The Hodge Twins quickly replied with a brutal fact check and a history lesson.

“Volkswagen was literally founded by the Nazi’s and Hitler,” they wrote, to which Musk responded with the 100 emoji and laughing emoji.

For its part, the automaker has acknowledged its Nazi-era founding on its website under “history,” noting that the car company’s origins were as a “Nazi prestige project”:

Test your skills with this Quiz!

The history of the Volkswagen brand began with the “Käfer”; development work on this Nazi prestige project began in 1934. On May 28, 1937, the “Gesellschaft zur Vorbereitung des Deutschen Volkswagens mbH“ (Company for the Preparation of the German Volkswagen Ltd.) was formally established. The name was changed to “Volkswagenwerk GmbH” in 1938, and the company built its main plant in what has become Wolfsburg. However, the outbreak of war and integration in the arms industry prevented mass production of the Volkswagen (“people’s car”) – instead, military vehicles and other armaments were produced using forced labor.
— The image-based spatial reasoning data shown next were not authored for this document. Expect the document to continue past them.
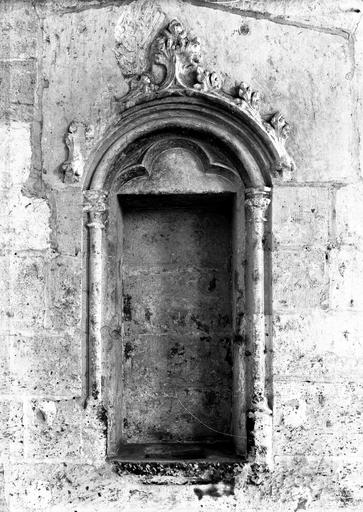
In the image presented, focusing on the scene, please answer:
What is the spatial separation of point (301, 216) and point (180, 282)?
86 cm

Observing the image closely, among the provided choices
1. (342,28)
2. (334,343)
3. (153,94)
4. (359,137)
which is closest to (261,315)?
(334,343)

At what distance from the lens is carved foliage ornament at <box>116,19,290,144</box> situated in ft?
11.1

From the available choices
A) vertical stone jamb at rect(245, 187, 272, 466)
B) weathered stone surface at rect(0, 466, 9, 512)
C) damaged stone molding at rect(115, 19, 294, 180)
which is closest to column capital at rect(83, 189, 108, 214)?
damaged stone molding at rect(115, 19, 294, 180)

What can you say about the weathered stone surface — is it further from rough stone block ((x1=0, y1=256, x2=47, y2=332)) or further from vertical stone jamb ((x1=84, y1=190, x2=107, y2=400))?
rough stone block ((x1=0, y1=256, x2=47, y2=332))

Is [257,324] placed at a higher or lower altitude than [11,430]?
higher

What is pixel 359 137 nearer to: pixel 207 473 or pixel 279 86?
pixel 279 86

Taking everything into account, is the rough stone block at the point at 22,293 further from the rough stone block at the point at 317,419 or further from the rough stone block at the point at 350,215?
the rough stone block at the point at 350,215

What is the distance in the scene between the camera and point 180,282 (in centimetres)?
380

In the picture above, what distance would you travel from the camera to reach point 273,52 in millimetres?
3434

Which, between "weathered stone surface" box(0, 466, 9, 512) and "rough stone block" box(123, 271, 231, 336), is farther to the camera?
"rough stone block" box(123, 271, 231, 336)

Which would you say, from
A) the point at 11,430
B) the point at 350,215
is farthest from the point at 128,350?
the point at 350,215

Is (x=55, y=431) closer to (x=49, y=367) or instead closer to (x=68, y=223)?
(x=49, y=367)

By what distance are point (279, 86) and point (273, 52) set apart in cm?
19

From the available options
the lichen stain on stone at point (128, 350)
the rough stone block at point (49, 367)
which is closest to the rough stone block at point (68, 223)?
the rough stone block at point (49, 367)
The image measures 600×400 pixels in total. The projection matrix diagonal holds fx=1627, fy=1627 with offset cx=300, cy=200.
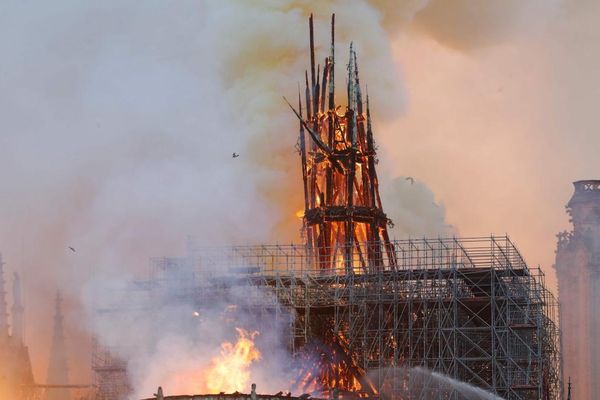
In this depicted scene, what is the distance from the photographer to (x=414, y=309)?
96.0 metres

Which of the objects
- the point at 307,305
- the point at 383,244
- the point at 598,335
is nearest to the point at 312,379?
the point at 307,305

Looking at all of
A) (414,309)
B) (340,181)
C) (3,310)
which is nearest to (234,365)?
(414,309)

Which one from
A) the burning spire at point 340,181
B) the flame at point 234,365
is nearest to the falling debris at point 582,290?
the burning spire at point 340,181

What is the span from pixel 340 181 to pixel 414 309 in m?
16.1

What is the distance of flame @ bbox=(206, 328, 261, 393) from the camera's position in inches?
3671

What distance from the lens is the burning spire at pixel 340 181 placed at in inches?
4183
“Wait till you learn who founded Volkswagen!” political strategist Pete D’Abrosca tweeted as well.

Last week, Musk set liberals off again when he posted a video of a discovery he made in a ‘secret’ closet at Twitter’s San Francisco headquarters.

In a tweet, the Tesla CEO showed a closet stocked with shirts that read “stay woke” and shared the video with laughing emojis.